Start of GIVEN PASSAGE

Shropshire probably experienced a higher level of disorder than any other English county during Henry IV's reign, owing partly to Welsh raiding and partly to the emergency measures needed to repel the infiltrators.
8
By far the greatest magnate in the county was the earl of Arundel – lord of Oswestry, Shrewsbury, Chirk, Clun and much else besides – and the king's policy was in effect to entrust its defence to him. This gave his retainers such as John Wele, captain of Oswestry and Shrewsbury castles, Richard Lacon, captain of Clun, and the brothers Robert and Roger Corbet of Moreton Corbet a more or less free hand to plunder the countryside for manpower and provisions as well as to make theoretically treasonous pacts with the rebels. By 1409, many of the county's inhabitants were suffering less from the depredations of the Welsh than from those of the earl's followers. One who certainly did was William Banaster of Hadnall. Banaster was from an old county family on a declining social trajectory, his public service now restricted to holding the escheatorship
early in the reign and occasional appearances as juror or commissioner.
9
Although he had acted as a feoffee together with his near neighbours the Corbet brothers in 1407, his connections with the Arundel affinity were tenuous, and within another year he and the Corbets had fallen out badly over their respective claims to lands in nearby Astley. According to Banaster, on 13 June 1408 Robert and Roger Corbet with a group of armed followers broke into his meadows and trampled his crops with their horses. This was followed by an attack with five hundred armed men on Hadnall manor and an attempt to ambush and kill Banaster as he rode back from Oswestry.
10
In April 1409 the parties agreed to submit their quarrel to the earl of Arundel's arbitration, but this failed after Roger Corbet and eighty of his men ‘prepared for war’ began terrorizing Banaster's tenants and laid siege for three hours to Hadnall manor, so terrifying his wife that she lost the child she was carrying. One of his servants was killed, another wounded, a third had his house destroyed. Arbitration by Arundel was once again proposed, this time successfully, and on 19 December 1409 the earl and his council delivered their award, but it was not so much a victory for justice as for the earl's retainers. Every one of Banaster's allegations was met either with the response that, according to the earl's information (presumably from the Corbets), Banaster and his servants had also been guilty of using force, ‘so that his riot should be set against the other’, or a straightforward denial by the Corbets and eleven oath-helpers ‘by their faith and with their hands raised’. No compensation or even apology was offered. Banaster, ‘out of reverence for my said lord’, accepted the award, although he probably had little option.

End of GIVEN PASSAGE

REQUIRED WORK -> Write the next part of the account of disorder in Shropshire under Henry IV, picking up after its final sentence.

Start of COLLECTED MATERIAL

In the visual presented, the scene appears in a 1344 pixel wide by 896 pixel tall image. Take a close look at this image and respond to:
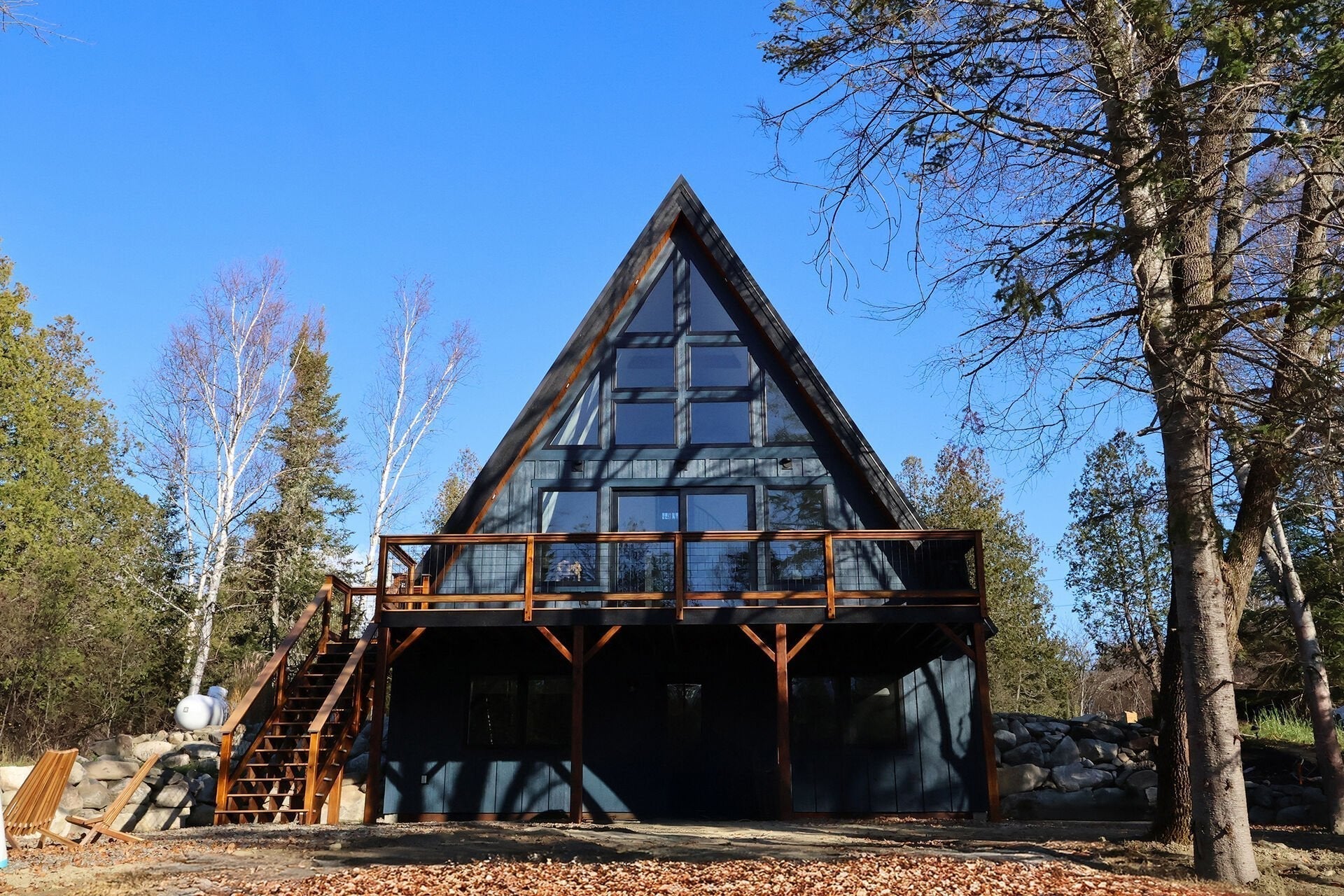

End of COLLECTED MATERIAL

RESPONSE FOR THIS EXERCISE ->
11
The Corbet brothers were above him, both on the social scale and in the estimation of the earl. Robert and Roger were both ‘esquires of the earl of Arundel’, and Robert became sheriff, JP and MP for Shropshire. They would be among the earl's foremost supporters in the more serious dispute which broke out in 1413 when John Talbot, Lord Furnivall, began to threaten his dominance in the county.
12

Until then, however, Arundel and his servants could do more or less as they pleased. The fact that the earl was also Prince Henry's retainer doubtless further emboldened his men, although once he became king, the prince took firmer action. The summer of 1414 saw the arrival of the King's Bench at Shrewsbury, with the duke of York presiding. Shropshire, declared Chief Justice Hankford, was ‘rife with homicides and rapes far more than other counties of England’ and Henry V was ‘deeply concerned about its correction and improvement’. The fact that a kinsman of the Corbets, Sir Robert Corbet of Hadley, was now sheriff did not save them: they, John Wele, Richard Lacon and others were hauled before the council at Westminster in August, briefly imprisoned, and only released after their master, the earl of Arundel, gave pledges for their good behaviour.
13

In the far north, the situation was complicated by Scottish incursions and the existence of several liberties and franchises where the king's writ did not run, but the real problem here was less the presence of great affinities than the absence of them.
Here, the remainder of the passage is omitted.